- _PAGE EXTRACT_:

※

Telos wins Army wireless security award
- By Patience Wait
- Feb 06, 2007
Telos Corp. of Ashburn, Va., has been awarded a contract from the Army's Installation Information Infrastructure Modernization Program, or I3MP, to install wireless intrusion detection and prevention systems at 20 sites throughout North America. The award was made Jan. 26 and is worth in excess of $1 million, company officials said.
Under the terms of the agreement, Telos will deliver more than 1,500 sensors provided by Atlanta-based AirDefense Inc. to the Army sites. The work includes conducting site surveys and project reports for each location, as well as installation, testing and onsite training. The AirDefense sensors protect the Army's local area networks as well as wireless networks from unauthorized access.
The award expands work the Army already has undertaken to install wireless intrusion and detection systems at 16 other sites in the continental United States, following the June 2006 issuance of a Defense Department supplemental policy on wireless security that called for constant monitoring for wireless breaches.

※

- _PROVIDED MATERIAL_:
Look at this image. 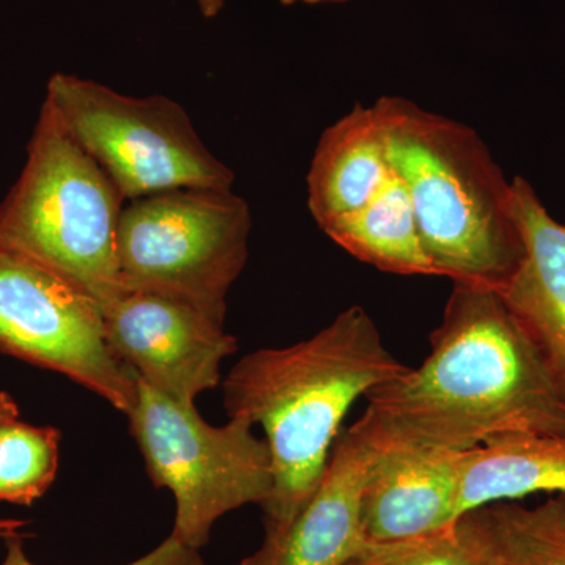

※

- _WHAT YOU NEED TO DO_: Reproduce verbatim the passage of the Army wireless security article that begins with the words containing "Under the terms" and ends with "for wireless breaches.".

- _SOLUTION FOR THIS TASK_:
Under the terms of the agreement, Telos will deliver more than 1,500 sensors provided by Atlanta-based AirDefense Inc. to the Army sites. The work includes conducting site surveys and project reports for each location, as well as installation, testing and onsite training. The AirDefense sensors protect the Army's local area networks as well as wireless networks from unauthorized access.
The award expands work the Army already has undertaken to install wireless intrusion and detection systems at 16 other sites in the continental United States, following the June 2006 issuance of a Defense Department supplemental policy on wireless security that called for constant monitoring for wireless breaches.